### [Document excerpt]
------------------------------------------------
We had similar likes and dislikes for what would work, so we started working together. Then Graham had the idea for an Arthurian setting with a more dark ages feel than Pendragon (we both loved Bernard Cornwell’s Warlord Chronicles trilogy), and I did lots of research, our friend Andy Sangar put together an Arthurian timeline, and we both did lots of writing. I don’t want to write about the writing and research process, interesting though it was at the time. I want to write about the extra stuff that was involved aside from just writing the thing involved in bringing the game to print.

At various stages in the draft, we each ran a few one-shots using the system, including one that became the scenario in the main book. I also ran a campaign, which let me see for the first time how other people reacted to character generation. I didn’t change the rules during play- that sort of thing tends to derail games, but I did get lots of ideas for tweaks afterwards.

When the tweaks were made, we did some serious self-editing, before contacting an artist, Jason Behnke and map maker, Steff Worthington. Steff came up with a lovely map of dark ages Britain, and, with his friend Genevieve Fournier, gave us some handy feedback on the Gazetteer, which was duly incorporated. And Jason’s art when it came was absolutely beautiful, going a long way to defining the look of the book. It was the quality of the art that led to the decision to make a full colour version available. The art consists of a covers and a full page spread in between each chapter.

We then asked for playtesters (thanks to our lead playtesters, Neil Gow of Omnihedron Games, and Ben Quant), Graham set up a website, and I started promoting by chatting about the game on forums. I started a thread on the ads/promos section of rpg.net, which I seeded with occasional updates, and UK Role Players was good enough to host a forum for the game. Graham set up a page on Google+. This all generated some initial interest which was good.

The playtest feedback was appropriate robust, with comments pointing out that some rules were just plain not working or broken. Others were unclearly written. So we made more changes- that’s what playtesting is for. In particular, Neil really helped us tighten things up.

Then we were nearly done, right? Ha ha ha ha ha. More self-editing. Then an external editor. Mitch Williams volounteered for this noble task, and he helped us clarify many more points in the text where the rules were unclear, and what I thought was a surprising number of little typos and grammatical mistakes. This surprised me- we’d self-edited, and I thought I wrote good anyway. It was embarrassing to find that there were places where I’d done things such as writing “viscous” instead of “vicious”. He’s someone else who went well beyond the call of duty in helping us out.
------------------------------------------------
### [Information provided]
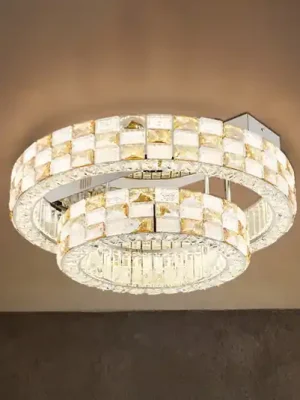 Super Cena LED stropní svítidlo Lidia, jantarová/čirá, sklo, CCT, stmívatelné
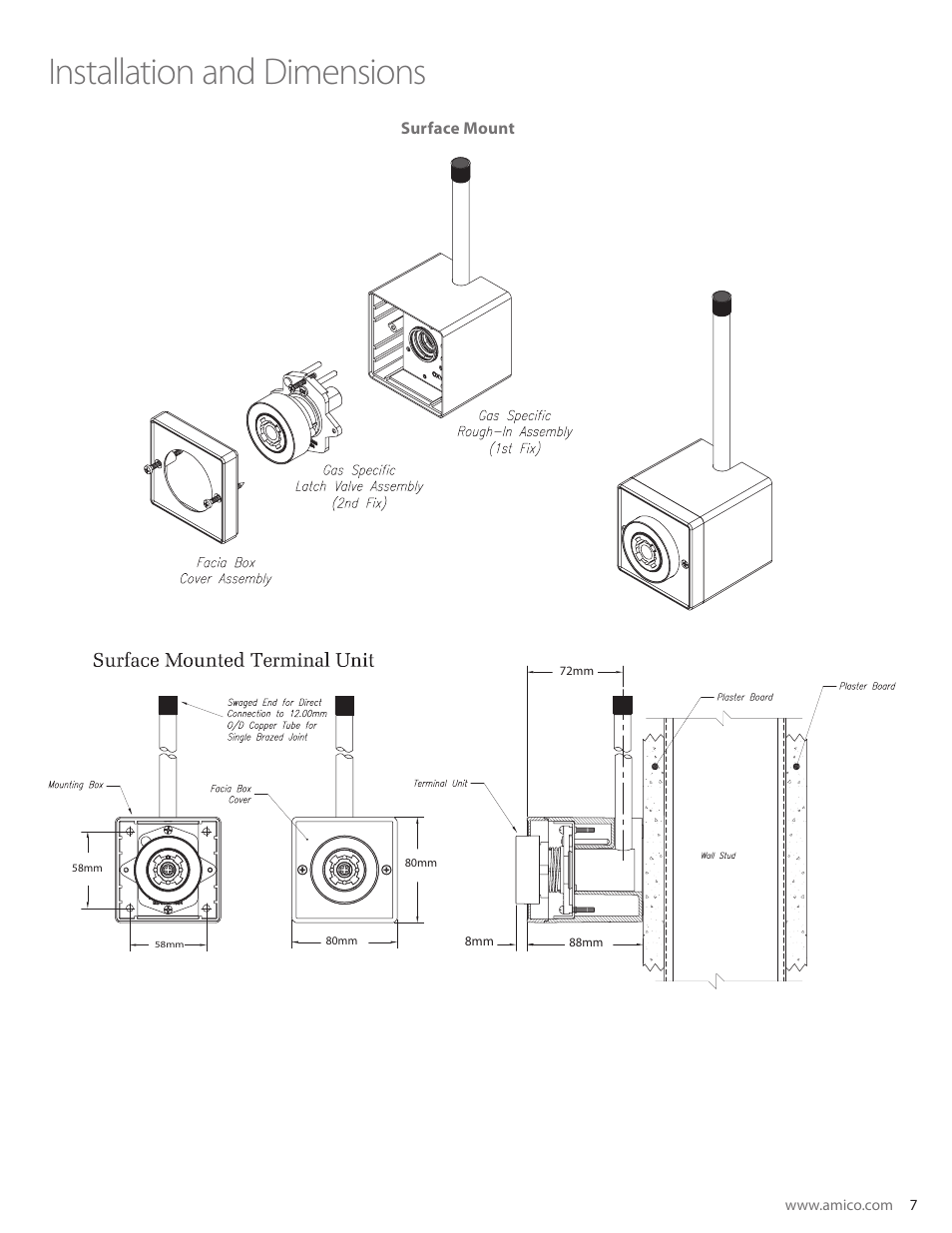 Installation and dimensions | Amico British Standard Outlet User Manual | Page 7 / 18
------------------------------------------------
### [Exercise set]
1. In the game-design account, who took on the job of external editor?
2. Pick up the game-design account after its final sentence and keep writing it.
The listing has nothing to do with the game-design account.

### [Answers to each task]
1. Mitch Williams.

2.
Oh, and layout. We’d had various ideas, but over time I came to realise I wanted to do layout myself. I knew what I wanted in terms of hyperlinks, bookmarks and index, and I knew that I didn’t trust anyone else to do the job. Lots of work in life is made with that philosophy. Incidentally, by the time I’d started the layout, the initial date I’d mentioned for release of the game had already passed. Whee! There’s a moral there.

So, more layout, which was a fiddly technical job, and more comments from the editor, with bonus layout glitches to spot. More posts on forums as we started getting the lovely finalised art pieces. I also set up a Facebook page to show a bit more off. More interest from people, with a hint of impatience. More helpful advice from Tim Gray of Silver Branch Games, and Neil Gow. Eventually, six months after the initial planned release, the PDF was ready to go. I uploaded it to Drivethrurpg to test it out, and a few hours later realised it was actually on the front page, had generated some interest and sales, and was out there in the world.

We’d done one other thing I thought was rather clever at the time, promising a discount equal to the value of the PDF to any early adopters for the print version when it came out. More on that later. Ah, print. That took another couple of months to sort out. Why? Well, the first few attempts at uploading a print file were turned down- my margins were wrong. Then we got the first proof back, and there were two problems.

The first problem was an example of my ridiculous stupidity- the covers were the wrong way round. The front cover was on the back, and the back on the front. Remember when I said I wouldn’t trust anyone else with the layout? That seemed laughable. The other, worse, problem was that we’d used the printer’s standard colour for the physical book. For what we wanted, standard colour wasn’t good enough. Pages didn’t bleed to the edges, leaving white margins, and worse, the beautiful artwork, which is rather rich and varied in colour, had all life leeched out of it. The book did not look good.

This led to the decision to bring the book out in premium colour, but premium colour is rather expensive, so we did a cheaper black and white version. After a couple of comments, we also decided to go for both hardback and softback options. I hadn’t initially planned hardback, but I’m really glad we went for it in the end.

In the first black and white proof, the tone was out on one of the pictures, but the second proof was fine. Wahey, a book for release! As for the premium colour, the first proof looked breathtaking gorgeous, with a lovely hardback cover, and high quality paper, but the margins were out, leaving white space. Fortunately, the second proof was as we wanted it- and the thicker pages made it look soooo much better than the standard colour version. I was able to wrap up the second proof and take it to Graham Spearing’s birthday party- it had arrived the day before.

So the physical books were released, and discount codes were sent to those who’d bought the PDF. Our travails were, unfortunately, still not over- not every PDF buyer had received the codes. Plenty had settings on Drivethrurpg blocking e-mails from publishers. Incidentally, logging into Drivethrurpg through Facebook sets up such a block automatically. Fortunately, that was solvable by a quick e-mail with the codes for those who got in touch.

I hope I’ll make fewer mistakes next time I self-publish something. I haven’t even catalogued every single error made. I’m glad I did the self-publishing thing. It was hard work. I wouldn’t have managed if it hadn’t been a joint endeavour with Graham, and we hadn’t had advice and help from those mentioned here.

One day I’ll self-publish another project. But not yet!